---------- RECORDS SHOWN ----------

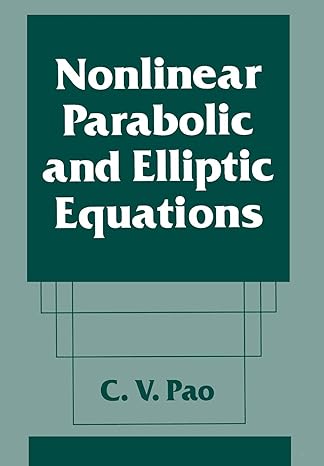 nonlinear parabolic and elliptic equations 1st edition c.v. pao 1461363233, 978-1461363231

----------
---------- RECORDS SHOWN ----------

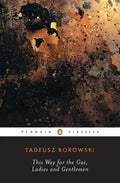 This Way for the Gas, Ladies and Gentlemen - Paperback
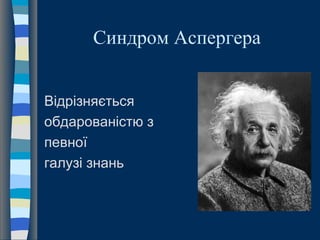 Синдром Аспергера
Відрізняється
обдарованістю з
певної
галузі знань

----------
---------- RECORDS SHOWN ----------

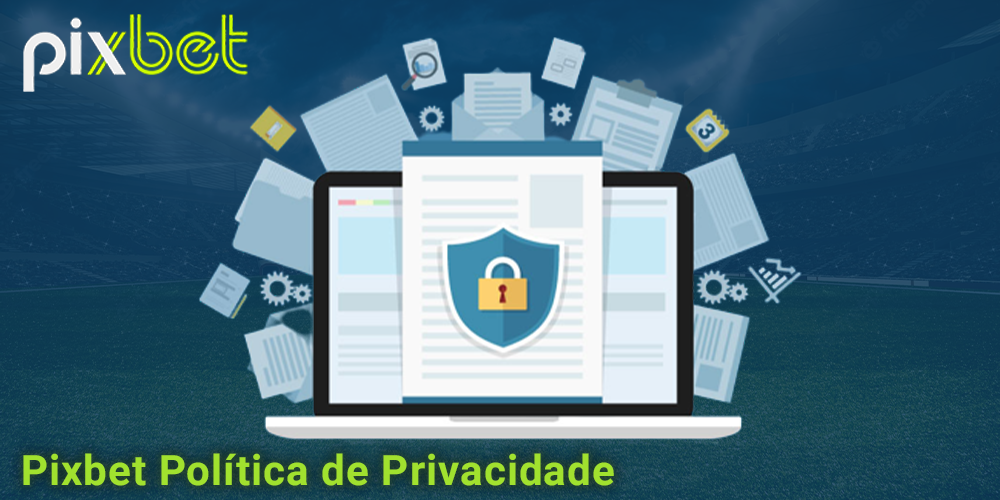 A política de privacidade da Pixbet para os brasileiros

----------

• ABOUT THIS TASK
An exact copy is needed. It runs from the line above containing "Синдром Аспергера" down to the line containing "галузі знань", both included, with no pictures.

• EXPECTED ANSWER
 Синдром Аспергера
Відрізняється
обдарованістю з
певної
галузі знань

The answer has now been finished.